>> start Document

From Chavismo to the Witness Stand: How Hugo Carvajal Became Washington’s Secret Weapon
An investigative exposé into Hugo Armando Carvajal Barrios, Venezuela’s former intelligence czar turned U.S. witness, whose hidden links to clandestine drug networks, CIA, secretive flights like “Cocaine One,” and abrupt break with Nicolás Maduro put him at the center of a political and legal maelstrom, raising urgent questions about U.S. intelligence influence and the geopolitical motives driving the prosecution of the Maduros.

Freddie Ponton
21st Century Wire
At the heart of the United States’ stunning operation to kidnap and indict Venezuela’s sitting president, Nicolás Maduro and his wife, lies a figure who has rarely appeared on the front pages of mainstream media, yet whose life story may hold the key to understanding why that sweeping prosecution has unfolded the way it has. Hugo Carvajal, the former head of Venezuela’s military intelligence under Hugo Chávez and later Nicolás Maduro, is poised to become one of the most consequential witnesses in a case that could reshape Western hemispheric politics.
Carvajal’s journey from chavista insider to federal prison in New York, where he pleaded guilty in 2025 to narco‑terrorism, weapons, and cocaine trafficking charges, intersects not only with secretive narcotics networks and individuals like Colombian drug lord Wilber Varela, alias “Jabón”, and shadowy aircraft known as “Cocaine One” but also with accusations of overlapping intelligence objectives between U.S. agencies and Venezuelan actors. As Maduro’s superseding indictment unfolds in the Southern District of New York, and as the deposed Venezuelan leader awaits trial after his dramatic capture, Carvajal’s cooperation, reportedly central to the prosecution’s case, reveals a story far more political than purely judicial.
SEE MORE: Maduro’s Defense Could Expose CIA Drug Operations
From Military Power to Controversial Legacy
This article delves into the hidden chapters of Carvajal’s life: his alleged complicity in massive drug shipments that skirted legal scrutiny, the controversial theories linking his operations to U.S. intelligence interests, and the strategic timing of his public break with the Maduro regime. In doing so, it raises a provocative question: Is Carvajal’s anticipated testimony against Maduro less about justice and more about political leverage in a long‑standing geopolitical contest?

>> end Document
>> start Records

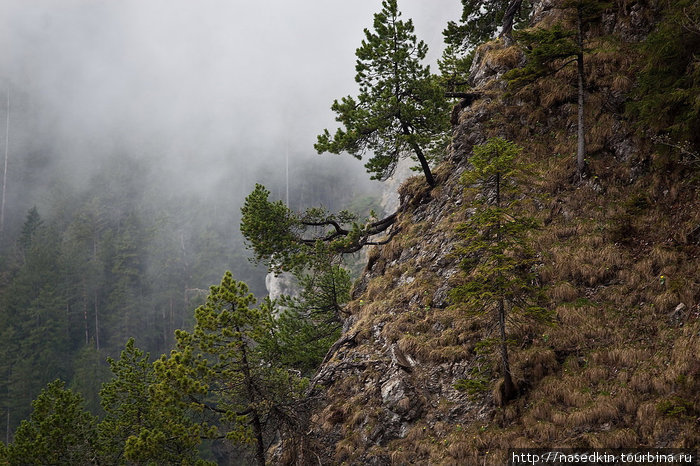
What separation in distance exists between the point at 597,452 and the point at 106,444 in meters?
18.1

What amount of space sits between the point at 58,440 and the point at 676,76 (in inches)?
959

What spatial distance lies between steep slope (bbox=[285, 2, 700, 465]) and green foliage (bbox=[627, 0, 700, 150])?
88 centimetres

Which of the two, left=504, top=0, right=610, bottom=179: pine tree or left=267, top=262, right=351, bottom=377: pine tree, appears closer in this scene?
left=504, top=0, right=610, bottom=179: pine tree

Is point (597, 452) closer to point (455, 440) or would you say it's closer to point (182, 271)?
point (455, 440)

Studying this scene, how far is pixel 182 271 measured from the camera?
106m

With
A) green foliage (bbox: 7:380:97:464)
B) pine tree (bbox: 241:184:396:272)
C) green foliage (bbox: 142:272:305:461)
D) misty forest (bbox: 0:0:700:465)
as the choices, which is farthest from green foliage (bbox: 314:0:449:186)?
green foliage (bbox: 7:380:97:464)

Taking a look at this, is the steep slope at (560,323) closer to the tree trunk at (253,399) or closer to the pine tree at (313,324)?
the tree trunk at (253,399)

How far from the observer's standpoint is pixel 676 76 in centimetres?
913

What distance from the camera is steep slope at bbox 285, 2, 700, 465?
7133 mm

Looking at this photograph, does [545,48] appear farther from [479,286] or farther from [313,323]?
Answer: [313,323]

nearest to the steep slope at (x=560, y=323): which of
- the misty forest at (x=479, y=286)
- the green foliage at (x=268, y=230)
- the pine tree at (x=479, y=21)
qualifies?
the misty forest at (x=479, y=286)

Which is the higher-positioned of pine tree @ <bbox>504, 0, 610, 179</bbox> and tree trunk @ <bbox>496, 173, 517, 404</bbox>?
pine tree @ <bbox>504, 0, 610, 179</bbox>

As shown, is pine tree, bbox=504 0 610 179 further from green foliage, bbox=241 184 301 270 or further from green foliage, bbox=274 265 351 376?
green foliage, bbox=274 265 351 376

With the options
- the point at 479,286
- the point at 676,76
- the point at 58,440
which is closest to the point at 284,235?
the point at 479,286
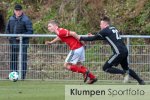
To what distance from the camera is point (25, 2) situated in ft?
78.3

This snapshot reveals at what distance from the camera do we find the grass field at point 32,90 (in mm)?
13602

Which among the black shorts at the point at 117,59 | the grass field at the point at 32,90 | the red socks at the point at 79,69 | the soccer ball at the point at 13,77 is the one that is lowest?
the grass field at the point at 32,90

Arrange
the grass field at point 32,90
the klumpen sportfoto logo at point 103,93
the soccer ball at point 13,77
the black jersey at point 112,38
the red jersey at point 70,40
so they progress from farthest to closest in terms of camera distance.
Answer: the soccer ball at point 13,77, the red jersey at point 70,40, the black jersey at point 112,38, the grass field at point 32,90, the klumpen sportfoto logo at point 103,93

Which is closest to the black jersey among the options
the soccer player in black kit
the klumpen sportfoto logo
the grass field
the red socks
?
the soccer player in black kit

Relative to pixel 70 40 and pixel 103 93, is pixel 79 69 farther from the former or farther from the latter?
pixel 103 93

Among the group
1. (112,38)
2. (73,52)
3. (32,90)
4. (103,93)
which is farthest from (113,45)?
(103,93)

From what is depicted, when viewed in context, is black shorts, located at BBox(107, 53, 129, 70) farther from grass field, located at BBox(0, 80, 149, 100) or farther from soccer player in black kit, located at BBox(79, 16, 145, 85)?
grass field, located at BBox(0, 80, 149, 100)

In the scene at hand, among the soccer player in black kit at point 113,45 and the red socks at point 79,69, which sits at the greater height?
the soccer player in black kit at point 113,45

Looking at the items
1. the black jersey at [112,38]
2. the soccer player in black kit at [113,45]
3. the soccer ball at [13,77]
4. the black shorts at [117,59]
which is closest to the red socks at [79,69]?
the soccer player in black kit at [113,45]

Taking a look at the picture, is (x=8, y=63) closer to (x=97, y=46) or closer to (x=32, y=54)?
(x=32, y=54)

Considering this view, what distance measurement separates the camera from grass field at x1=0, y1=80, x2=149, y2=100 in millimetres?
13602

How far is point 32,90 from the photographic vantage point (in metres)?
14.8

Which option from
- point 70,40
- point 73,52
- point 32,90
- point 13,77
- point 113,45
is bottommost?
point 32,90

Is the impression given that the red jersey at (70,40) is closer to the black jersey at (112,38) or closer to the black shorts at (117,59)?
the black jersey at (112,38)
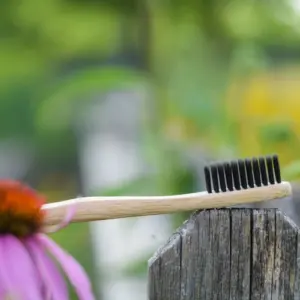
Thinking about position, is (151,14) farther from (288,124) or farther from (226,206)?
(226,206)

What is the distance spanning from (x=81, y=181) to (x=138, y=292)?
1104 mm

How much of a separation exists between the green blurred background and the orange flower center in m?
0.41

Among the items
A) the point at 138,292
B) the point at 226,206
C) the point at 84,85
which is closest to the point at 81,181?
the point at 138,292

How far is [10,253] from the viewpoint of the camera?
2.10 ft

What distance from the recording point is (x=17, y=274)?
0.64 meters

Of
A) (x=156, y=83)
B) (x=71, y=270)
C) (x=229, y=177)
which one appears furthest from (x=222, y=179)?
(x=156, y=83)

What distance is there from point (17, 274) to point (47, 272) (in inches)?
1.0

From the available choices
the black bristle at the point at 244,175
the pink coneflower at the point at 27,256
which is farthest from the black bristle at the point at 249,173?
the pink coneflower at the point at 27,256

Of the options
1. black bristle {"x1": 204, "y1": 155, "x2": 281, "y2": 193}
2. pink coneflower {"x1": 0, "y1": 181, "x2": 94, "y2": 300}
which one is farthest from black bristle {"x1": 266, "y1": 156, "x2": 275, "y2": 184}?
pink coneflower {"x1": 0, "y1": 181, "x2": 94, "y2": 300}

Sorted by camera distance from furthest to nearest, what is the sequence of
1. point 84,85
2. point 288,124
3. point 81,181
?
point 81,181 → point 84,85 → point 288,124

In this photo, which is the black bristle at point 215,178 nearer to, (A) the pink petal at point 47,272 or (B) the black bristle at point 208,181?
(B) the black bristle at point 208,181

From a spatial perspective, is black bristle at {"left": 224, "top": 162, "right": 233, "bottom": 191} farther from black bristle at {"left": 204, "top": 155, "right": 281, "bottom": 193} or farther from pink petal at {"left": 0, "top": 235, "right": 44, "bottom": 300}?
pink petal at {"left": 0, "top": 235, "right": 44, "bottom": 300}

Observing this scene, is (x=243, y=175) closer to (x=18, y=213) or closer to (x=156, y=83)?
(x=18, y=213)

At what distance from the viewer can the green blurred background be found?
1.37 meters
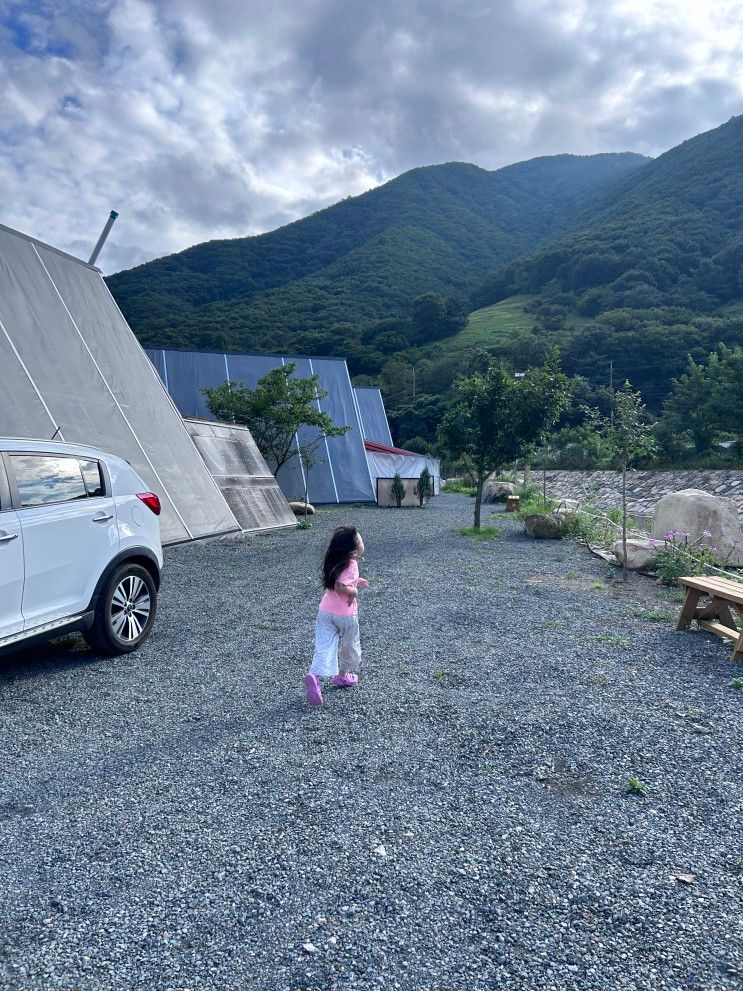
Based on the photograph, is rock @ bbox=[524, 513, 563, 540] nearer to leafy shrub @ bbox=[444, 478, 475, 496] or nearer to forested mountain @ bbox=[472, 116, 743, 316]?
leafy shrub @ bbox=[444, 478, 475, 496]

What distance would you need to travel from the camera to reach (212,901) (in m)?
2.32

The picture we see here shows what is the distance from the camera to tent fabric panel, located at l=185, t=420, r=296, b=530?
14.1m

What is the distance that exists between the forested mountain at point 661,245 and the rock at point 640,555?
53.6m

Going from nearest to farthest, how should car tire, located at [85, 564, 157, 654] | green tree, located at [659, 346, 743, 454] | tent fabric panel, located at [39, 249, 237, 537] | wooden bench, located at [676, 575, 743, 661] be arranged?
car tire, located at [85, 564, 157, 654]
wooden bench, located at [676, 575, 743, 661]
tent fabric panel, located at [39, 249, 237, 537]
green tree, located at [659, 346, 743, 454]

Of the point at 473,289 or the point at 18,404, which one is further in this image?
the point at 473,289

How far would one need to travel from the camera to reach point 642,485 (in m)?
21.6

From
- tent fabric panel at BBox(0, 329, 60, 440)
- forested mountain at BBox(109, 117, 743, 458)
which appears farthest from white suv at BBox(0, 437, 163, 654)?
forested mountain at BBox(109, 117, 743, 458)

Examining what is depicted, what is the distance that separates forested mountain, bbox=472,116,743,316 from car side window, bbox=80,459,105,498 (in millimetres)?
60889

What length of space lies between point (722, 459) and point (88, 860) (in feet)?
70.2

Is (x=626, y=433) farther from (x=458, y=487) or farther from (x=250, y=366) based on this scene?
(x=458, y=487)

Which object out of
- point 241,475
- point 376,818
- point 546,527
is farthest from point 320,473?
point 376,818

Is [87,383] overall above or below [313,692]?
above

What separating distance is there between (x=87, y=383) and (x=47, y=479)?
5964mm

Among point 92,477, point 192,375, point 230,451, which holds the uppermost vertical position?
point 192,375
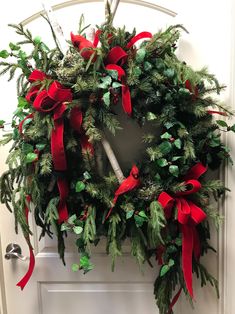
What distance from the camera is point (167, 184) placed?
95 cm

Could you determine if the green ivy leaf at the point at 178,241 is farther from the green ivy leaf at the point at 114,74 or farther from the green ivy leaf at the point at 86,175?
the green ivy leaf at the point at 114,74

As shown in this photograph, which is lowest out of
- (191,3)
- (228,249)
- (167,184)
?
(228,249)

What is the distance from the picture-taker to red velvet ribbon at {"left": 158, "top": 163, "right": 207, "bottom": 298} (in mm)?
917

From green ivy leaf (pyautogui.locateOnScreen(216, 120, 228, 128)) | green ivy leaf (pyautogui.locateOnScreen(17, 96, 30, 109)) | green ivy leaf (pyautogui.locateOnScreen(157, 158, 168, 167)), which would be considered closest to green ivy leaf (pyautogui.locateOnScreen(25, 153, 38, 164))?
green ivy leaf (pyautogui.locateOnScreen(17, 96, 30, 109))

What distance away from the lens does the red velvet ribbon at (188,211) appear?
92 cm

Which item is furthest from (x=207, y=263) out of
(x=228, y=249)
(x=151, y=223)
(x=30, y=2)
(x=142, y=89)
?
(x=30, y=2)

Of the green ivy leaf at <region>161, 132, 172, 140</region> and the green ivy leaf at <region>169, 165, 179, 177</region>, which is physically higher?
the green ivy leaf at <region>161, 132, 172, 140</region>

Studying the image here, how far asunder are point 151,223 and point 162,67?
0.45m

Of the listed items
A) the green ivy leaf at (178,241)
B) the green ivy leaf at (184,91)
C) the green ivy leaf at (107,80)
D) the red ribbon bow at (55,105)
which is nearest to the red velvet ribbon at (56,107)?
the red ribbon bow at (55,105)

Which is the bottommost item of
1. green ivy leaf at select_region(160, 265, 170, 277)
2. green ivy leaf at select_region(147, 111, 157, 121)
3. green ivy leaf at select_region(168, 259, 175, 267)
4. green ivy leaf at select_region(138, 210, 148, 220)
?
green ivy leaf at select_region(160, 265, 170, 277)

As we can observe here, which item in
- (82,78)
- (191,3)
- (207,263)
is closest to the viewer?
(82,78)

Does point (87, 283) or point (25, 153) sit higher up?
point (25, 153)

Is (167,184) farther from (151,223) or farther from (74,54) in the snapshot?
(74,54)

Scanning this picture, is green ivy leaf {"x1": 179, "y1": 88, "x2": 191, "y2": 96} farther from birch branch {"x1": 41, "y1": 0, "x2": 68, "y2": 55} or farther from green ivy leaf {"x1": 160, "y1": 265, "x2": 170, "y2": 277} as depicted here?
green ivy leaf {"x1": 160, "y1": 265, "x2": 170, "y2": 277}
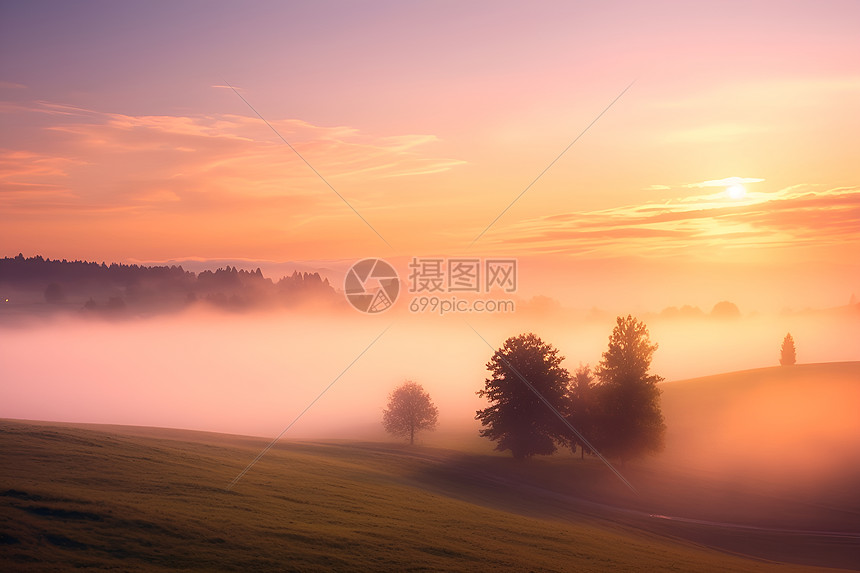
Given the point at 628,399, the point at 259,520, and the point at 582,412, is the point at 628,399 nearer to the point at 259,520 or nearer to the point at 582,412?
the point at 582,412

>> end Records

**Problems to work on**:
(1) Do these statements agree with the article on Hugo Carvajal? Answer yes or no for each and quote the words from the article that decide it.
(a) Carvajal pleaded guilty in 2025.
(b) Carvajal led Venezuela's military intelligence only under Nicolás Maduro, never under Hugo Chávez.
(c) The Colombian drug lord Wilber Varela goes by the alias "Jabón."
(2) Carry on the article about Hugo Carvajal, starting right after its last sentence.

**Expected responses**:
(1)
(a) Yes: "where he pleaded guilty in 2025 to narco‑terrorism, weapons, and cocaine trafficking charges"
(b) No: "the former head of Venezuela’s military intelligence under Hugo Chávez and later Nicolás Maduro"
(c) Yes: "Wilber Varela, alias “Jabón”"

(2)
Hugo Carvajal, born in 1960, rose through Venezuela’s military ranks to become Director of Military Intelligence (DIM) in 2004, holding the post until 2011 and returning briefly between 2013 and 2014 during the sensitive transition following Hugo Chávez’s death. In Venezuela, the DIM is currently known as the “Dirección General de Contrainteligencia Militar, DGCIM). He controlled critical intelligence operations, oversaw counter-intelligence units, and coordinated multiple security bodies, effectively shaping the internal architecture of the Chavista state. Carvajal is s currently incarcerated in the United States in a federal prison in New York.
In January 2016, Carvajal further entrenched his political authority by being elected to the Venezuelan National Assembly as a representative for Monagas State. But alongside these formal roles lies a shadowed narrative — one of alleged drug trafficking, narco-terrorism, and arms smuggling linked to the Revolutionary Armed Forces of Colombia (FARC).
U.S. authorities alleged that Carvajal held a managerial role in the so-called Cartel de los Soles, initially portrayed as a hierarchical drug-trafficking organisation. However, the DOJ later dropped claims of its formal existence, redefining it instead as a network of patronage and corruption. This retreat raises critical questions about how U.S. authorities have framed Venezuela’s political elite and whether Carvajal’s cooperation is being used to sustain a narrative that would otherwise lack independent verification.
Cocaine One, the CIA, and Contested Narratives
Much of Carvajal’s story, particularly his alleged links to “Cocaine One”, a DC‑9-15 aircraft reportedly used in a 2006 cocaine shipment to Mexico, has never fully appeared in mainstream reporting. Investigations conducted by outlet La Tabla and Misión Verdad tie the aircraft (N900SA) to U.S. intelligence proxies, suggesting that Carvajal, as head of Military Intelligence, was a central figure in these operations. You can read the report Subject: File No. S7-19-07 From: Tony Ryals, available on the Securities and Exchange Commission (SEC) website, which explains in great detail the ownership and history of this plane.

IMAGE: DC9-15, with US registration N900SA, which, according to data collected by journalist Daniel Hopsicker, who has dedicated himself to investigating the links between US intelligence and drug trafficking, can only belong to the CIA.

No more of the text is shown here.